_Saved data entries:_
···
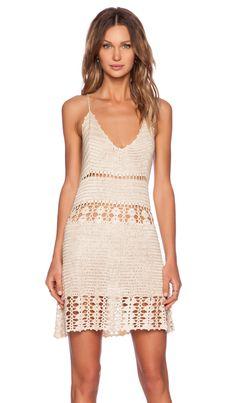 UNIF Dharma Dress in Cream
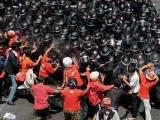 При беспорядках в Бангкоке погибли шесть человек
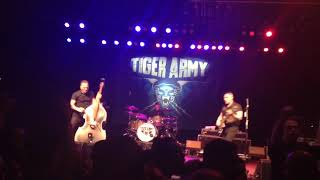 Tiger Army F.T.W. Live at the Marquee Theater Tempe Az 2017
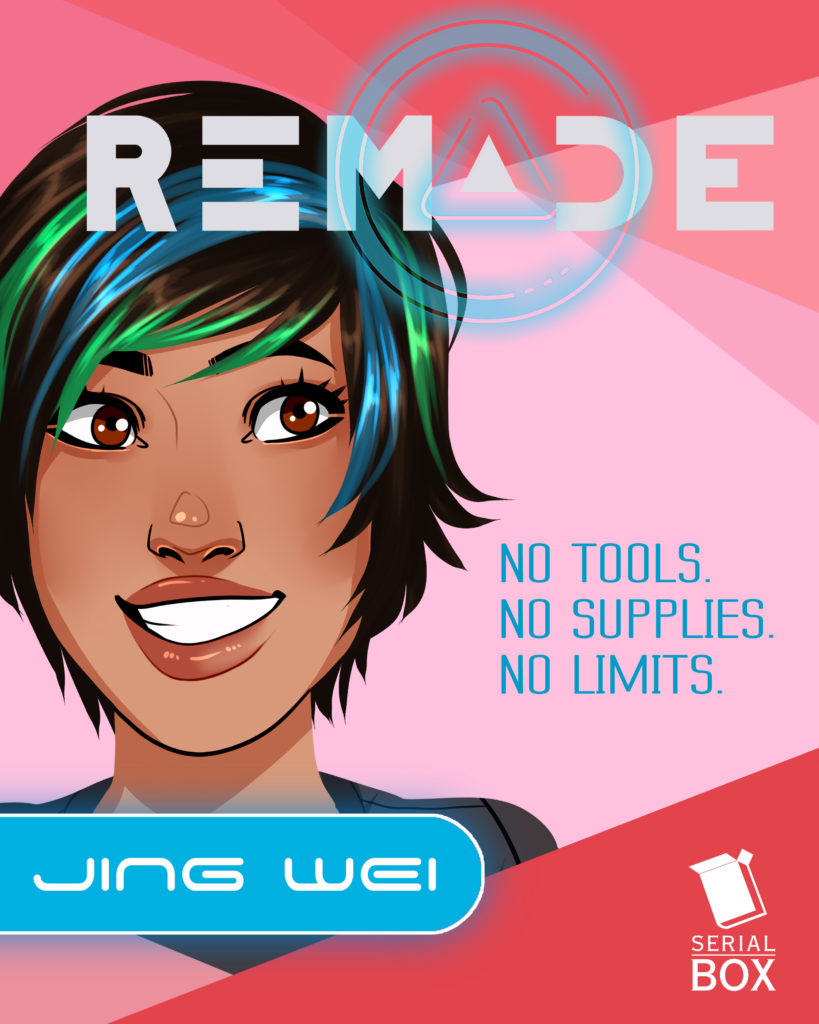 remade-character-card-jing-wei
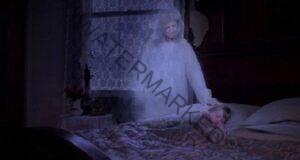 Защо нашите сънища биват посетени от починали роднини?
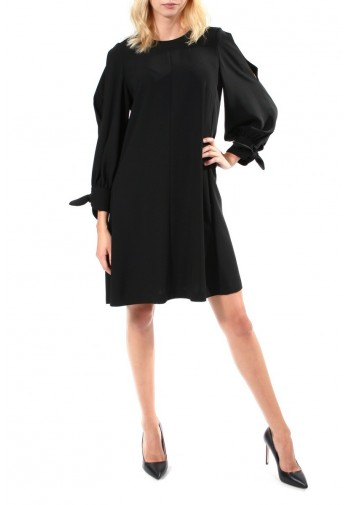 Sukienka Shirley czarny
···
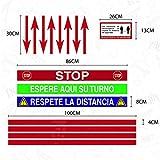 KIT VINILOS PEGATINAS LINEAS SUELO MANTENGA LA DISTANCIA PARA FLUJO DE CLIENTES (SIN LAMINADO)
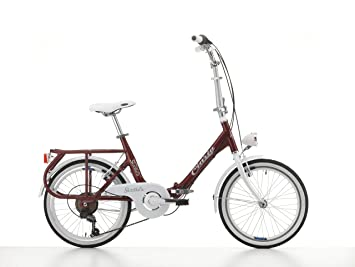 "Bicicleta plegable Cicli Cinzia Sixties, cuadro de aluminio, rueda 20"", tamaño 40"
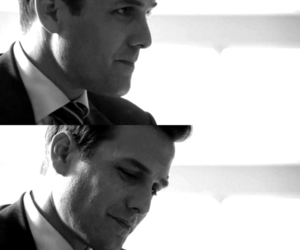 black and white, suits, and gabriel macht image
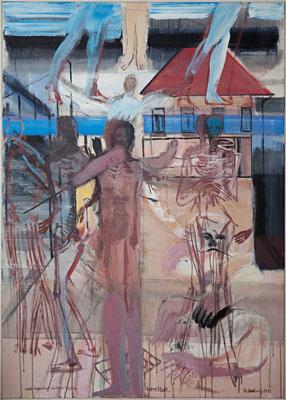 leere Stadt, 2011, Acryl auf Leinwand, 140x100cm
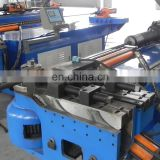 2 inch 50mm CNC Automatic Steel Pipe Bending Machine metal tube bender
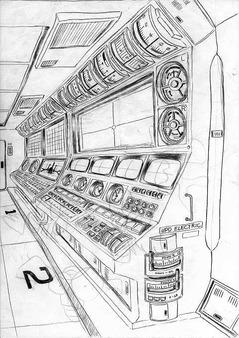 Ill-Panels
···
What is needed is an exact copy of only the lines above from the one with "UNIF Dharma Dress in Cream" to the one with "Sukienka Shirley czarny", both kept, with every picture left out.

 UNIF Dharma Dress in Cream
 При беспорядках в Бангкоке погибли шесть человек
 Tiger Army F.T.W. Live at the Marquee Theater Tempe Az 2017
 remade-character-card-jing-wei
 Защо нашите сънища биват посетени от починали роднини?
 Sukienka Shirley czarny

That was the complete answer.